The Problem This Creates:
- Inconsistent Quality: Different prompt styles based on token count lead to inconsistent user experience
- Development Overhead: Constant monitoring and manual adjustment is time-consuming
- Production Risk: Truncated responses in production can lead to incomplete or incorrect information being delivered to users
- Cost Inefficiency: Fixed limits waste tokens when responses are shorter, and fail when they're longer
Example Problem:
agent = Agent(
name="code_generator",
model=Claude(model="claude-3-5-sonnet-v2@20241022"), # max_tokens=8192 fixed
instruction="Generate complete code solutions"
)
# If code generation needs 10000 tokens, it gets truncated at 8192Describe the solution you'd like
I propose adding several complementary features:
Add an Adaptive Token Limit Management feature that automatically adjusts max_tokens based on response quality and context.
Proposed API:
class AdaptiveTokenConfig(BaseModel):
"""Adaptive token limit configuration."""
enabled: bool = False
min_tokens: int = 512
max_tokens: int = 8192
initial_tokens: int = 2048
increase_factor: float = 1.5 # Multiply if response truncated
decrease_factor: float = 0.8 # Reduce if response much shorter
truncation_detection: bool = True # Auto-detect incomplete responsesUsage:
from google.adk import Agent, App
from google.adk.models.anthropic_llm import Claude
from google.adk.agents.run_config import RunConfig, AdaptiveTokenConfig
agent = Agent(
name="code_generator",
model=Claude(model="claude-3-5-sonnet-v2@20241022"),
instruction="Generate complete code solutions"
)
app = App(
name="my_app",
root_agent=agent
)
# Use with adaptive tokens
run_config = RunConfig(
adaptive_token_config=AdaptiveTokenConfig(
enabled=True,
initial_tokens=2048,
max_tokens=16384 # Allow up to 16k if needed
)
)Behavior:
- Start with
initial_tokens(e.g., 2048) for first invocation - Detect truncation: Check if response ends mid-sentence, has incomplete function calls, or hits MAX_TOKENS finish reason
- Auto-increase: If truncated, multiply by
increase_factor(e.g., 2048 → 3072 → 4608 → ...) - Auto-decrease: If response uses < 50% of allocated tokens, reduce by
decrease_factorfor next invocation - Respect bounds: Never go below
min_tokensor abovemax_tokens - Session-aware: Track across invocations in the same session
Describe alternatives you've considered
-
Manual Adjustment: Users could manually set
max_tokensper invocation, but:- Requires deep knowledge of token usage patterns
- Doesn't adapt to changing needs
- Adds cognitive overhead
-
Fixed Higher Limits: Simply increasing default to 16384:
- Wastes tokens when not needed
- Doesn't solve truncation for very long responses
- Increases costs unnecessarily
-
External Tracking: Building token management outside ADK:
- Loses integration with execution flow
- Harder to enforce at the right points
- Duplicates functionality
Additional context
Use Cases:
- Long-form content generation: Articles, reports that may exceed 8192 tokens
- Code generation: Complete functions/systems that need full responses
- Multi-step reasoning: Explanations that require full context
- Cost optimization: Reduce token waste in production deployments
Implementation Notes:
- Can be implemented as an extension to
RunConfig - Backward compatible (opt-in via
enabled=True) - Should integrate with existing
ContextCacheConfigfor cost savings - Can track truncation via
FinishReason.MAX_TOKENSin response
Related Code:
- Current implementation:
src/google/adk/models/anthropic_llm.py:298(max_tokens: int = 8192) - RunConfig:
src/google/adk/agents/run_config.py
Priority:
High - This directly addresses a critical production issue that forces developers to implement manual workarounds.

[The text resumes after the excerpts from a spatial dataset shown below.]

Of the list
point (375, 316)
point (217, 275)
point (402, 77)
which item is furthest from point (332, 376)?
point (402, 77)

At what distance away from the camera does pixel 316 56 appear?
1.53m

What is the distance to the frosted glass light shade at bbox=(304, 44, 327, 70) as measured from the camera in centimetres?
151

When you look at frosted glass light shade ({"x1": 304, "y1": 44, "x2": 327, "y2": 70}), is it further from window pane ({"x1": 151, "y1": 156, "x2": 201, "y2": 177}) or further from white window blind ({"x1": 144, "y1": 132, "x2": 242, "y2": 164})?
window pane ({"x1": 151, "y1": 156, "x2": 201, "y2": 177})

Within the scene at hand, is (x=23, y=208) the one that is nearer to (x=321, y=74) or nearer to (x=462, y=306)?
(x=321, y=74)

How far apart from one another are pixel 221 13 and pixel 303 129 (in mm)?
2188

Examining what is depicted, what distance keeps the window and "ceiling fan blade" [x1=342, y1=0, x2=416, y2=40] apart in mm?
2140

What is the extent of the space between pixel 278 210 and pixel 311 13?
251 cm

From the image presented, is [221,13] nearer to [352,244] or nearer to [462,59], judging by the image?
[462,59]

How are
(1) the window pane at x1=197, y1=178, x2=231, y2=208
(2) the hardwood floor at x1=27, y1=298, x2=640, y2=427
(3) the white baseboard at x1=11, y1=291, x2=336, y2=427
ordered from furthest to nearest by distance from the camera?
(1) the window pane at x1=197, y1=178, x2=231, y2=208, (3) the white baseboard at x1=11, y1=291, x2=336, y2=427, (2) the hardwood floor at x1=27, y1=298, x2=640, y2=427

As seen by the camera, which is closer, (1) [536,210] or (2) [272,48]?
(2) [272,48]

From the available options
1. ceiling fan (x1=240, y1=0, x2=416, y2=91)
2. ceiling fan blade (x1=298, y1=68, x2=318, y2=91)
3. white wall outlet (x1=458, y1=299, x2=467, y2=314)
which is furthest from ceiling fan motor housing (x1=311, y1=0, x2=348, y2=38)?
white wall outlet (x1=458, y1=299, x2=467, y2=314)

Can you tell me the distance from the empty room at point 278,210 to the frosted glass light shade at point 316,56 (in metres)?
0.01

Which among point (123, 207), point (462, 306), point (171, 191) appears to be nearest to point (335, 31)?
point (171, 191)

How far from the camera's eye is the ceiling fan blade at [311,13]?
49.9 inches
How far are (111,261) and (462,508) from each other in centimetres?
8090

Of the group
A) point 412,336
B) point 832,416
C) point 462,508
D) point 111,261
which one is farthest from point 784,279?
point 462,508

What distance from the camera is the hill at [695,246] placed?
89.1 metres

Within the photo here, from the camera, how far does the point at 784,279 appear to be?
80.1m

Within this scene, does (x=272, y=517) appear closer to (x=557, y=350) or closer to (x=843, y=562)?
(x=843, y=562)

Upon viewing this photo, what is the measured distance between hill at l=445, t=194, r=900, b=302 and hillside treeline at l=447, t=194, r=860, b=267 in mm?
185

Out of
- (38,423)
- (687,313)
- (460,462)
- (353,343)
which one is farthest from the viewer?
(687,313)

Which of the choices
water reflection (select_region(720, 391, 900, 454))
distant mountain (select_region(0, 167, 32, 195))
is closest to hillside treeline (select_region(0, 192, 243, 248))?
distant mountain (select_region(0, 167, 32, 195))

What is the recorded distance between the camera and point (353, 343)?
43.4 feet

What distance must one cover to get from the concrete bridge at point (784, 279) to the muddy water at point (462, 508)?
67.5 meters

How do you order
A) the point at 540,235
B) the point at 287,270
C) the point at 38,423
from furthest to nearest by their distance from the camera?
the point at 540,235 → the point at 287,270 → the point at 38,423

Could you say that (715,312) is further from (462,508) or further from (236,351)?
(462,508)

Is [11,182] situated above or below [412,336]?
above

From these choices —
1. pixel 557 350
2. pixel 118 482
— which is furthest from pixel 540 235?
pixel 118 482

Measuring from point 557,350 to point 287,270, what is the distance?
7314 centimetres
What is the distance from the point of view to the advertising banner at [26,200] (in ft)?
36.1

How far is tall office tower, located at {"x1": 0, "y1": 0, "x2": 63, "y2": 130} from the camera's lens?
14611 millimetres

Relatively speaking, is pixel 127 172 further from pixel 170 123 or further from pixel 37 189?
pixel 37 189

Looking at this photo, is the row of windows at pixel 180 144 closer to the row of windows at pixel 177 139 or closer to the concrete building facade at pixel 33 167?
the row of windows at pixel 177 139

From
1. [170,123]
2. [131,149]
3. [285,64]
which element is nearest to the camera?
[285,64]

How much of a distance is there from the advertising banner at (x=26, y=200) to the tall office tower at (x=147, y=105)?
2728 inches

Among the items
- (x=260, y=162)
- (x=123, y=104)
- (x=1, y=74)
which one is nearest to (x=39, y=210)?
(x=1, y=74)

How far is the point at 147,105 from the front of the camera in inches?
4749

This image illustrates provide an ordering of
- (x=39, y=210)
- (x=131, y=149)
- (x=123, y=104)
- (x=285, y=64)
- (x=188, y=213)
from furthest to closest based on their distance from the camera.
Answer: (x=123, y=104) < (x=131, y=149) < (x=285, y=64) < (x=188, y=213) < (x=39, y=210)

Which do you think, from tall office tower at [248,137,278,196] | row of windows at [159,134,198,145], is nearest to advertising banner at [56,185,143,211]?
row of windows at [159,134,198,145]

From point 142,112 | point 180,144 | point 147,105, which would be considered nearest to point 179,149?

The problem affects:
- Production Reliability: Truncated responses can deliver incomplete or incorrect information to end users
- Developer Productivity: Manual token counting and prompt switching is time-consuming and error-prone
- Cost Optimization: Fixed limits waste tokens when responses are shorter, and fail when they're longer
- Scalability: Manual interventions don't scale as systems grow in complexity
This feature would eliminate the need for manual token management and prompt engineering workarounds, allowing developers to focus on building better agentic systems rather than managing token limits.